Dopo un sanguinoso prologo che non troverà spiegazione alcuna nel prosieguo del film, vari personaggi – tra cui il poliziotto protagonista dal doloroso passato – si ritrovano assediati, in perfetto Carpenter style, in un ospedale in via di dismissione poiché circondati all’esterno da misteriosi figuri incappucciati di bianco (reminescenze del Ku Klux Klan?) e minacciati dall’interno da pazienti improvvisamente trasformatisi in putrescenti creature multiformi. Nell’epilogo viene svelato il grande mistero, dato che trattasi di invasione su piccola scala da parte di un inquietante figuro proveniente da dimensione parallela e malefica. H. P. Lovecraft ne sarebbe di certo entusiasta. Ovviamente qualcuno dovrà sacrificarsi per salvare l’umanità (si fa per dire…), esattamente come accadeva appunto nel finale de Il signore del male.

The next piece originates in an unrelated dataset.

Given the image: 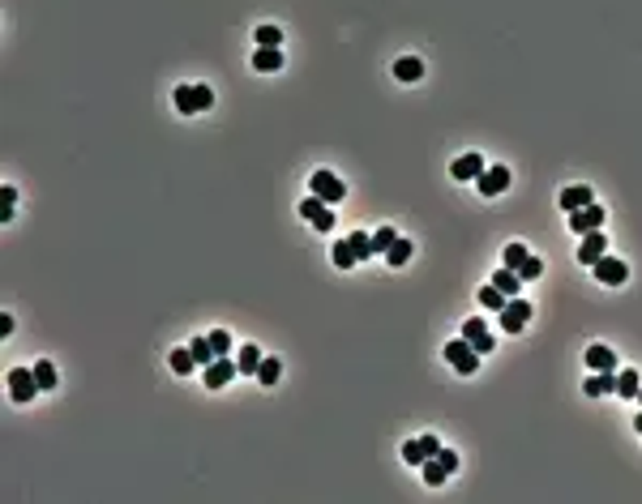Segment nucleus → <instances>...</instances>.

Omaggiare John Carpenter, George A. Romero (nell’ospedale, prima del pandemonio, qualcuno guarda, forse a mo’ di precognizione, La notte dei morti viventi) e persino il nostro Lucio Fulci – il sottofinale non può che essere preso come una citazione esplicita de L’aldilà – in tempi di grama potrebbe pure essere operazione degna di benevolenza. Non è purtroppo il caso di The Void, in quanto tipico lungometraggio “alla Frankenstein” cucito alla bell’e meglio senza nessuna ambizione di rileggere in modo intelligente il cinema di genere. Tutto l’opposto, ad esempio, di quanto fatto nel recente Auguri per la tua morte di Christopher Landon, in cui la consapevolezza della destrutturazione di determinati stereotipi transgenere riusciva ad elevare l’operazione a livelli di godibilità assolutamente insoliti. Inutile dunque aggrapparsi al solito alibi del post-post-moderno, secondo cui il cinema di oggi non può essere altro che un riciclo infinito di elementi del passato. A tale, certamente opinabile, teoria è sempre possibile controbattere scrivendo che sussiste modo e modo di farlo. E sfortunatamente, il duo Gillespie & Kostanski – anche sceneggiatori del film – ha scelto decisamente il peggiore: giocare d’accumulo con la loro presunta cultura in materia, senza uno straccio d’ironia a condire l’insieme, creando così un nefasto effetto bulimico nello spettatore, più portato allo sbadiglio che al brivido dovuto all’ampio scorrimento di sangue. Se proprio si è appassionati di splatter senza se e senza ma, allora molto meglio recuperare il turco Baskin (2015) di Can Evrenol, lungometraggio con il quale The Void condivide alcune analogie sia a livello di plot che, soprattutto, di personaggi messi in scena.
Il film diretto da Gillespie & Kostanski – inspiegabilmente distribuito in sala da noi nonché recuperato un anno dopo la realizzazione – ha la consistenza dell’aria fritta imprigionata in un enorme vuoto di proporzioni incalcolabili. E questo, come appunto suggerisce il titolo, è davvero l’unico fattore capace di generare veramente inquietudine in coloro che avranno la sventura di imbattersi in esso.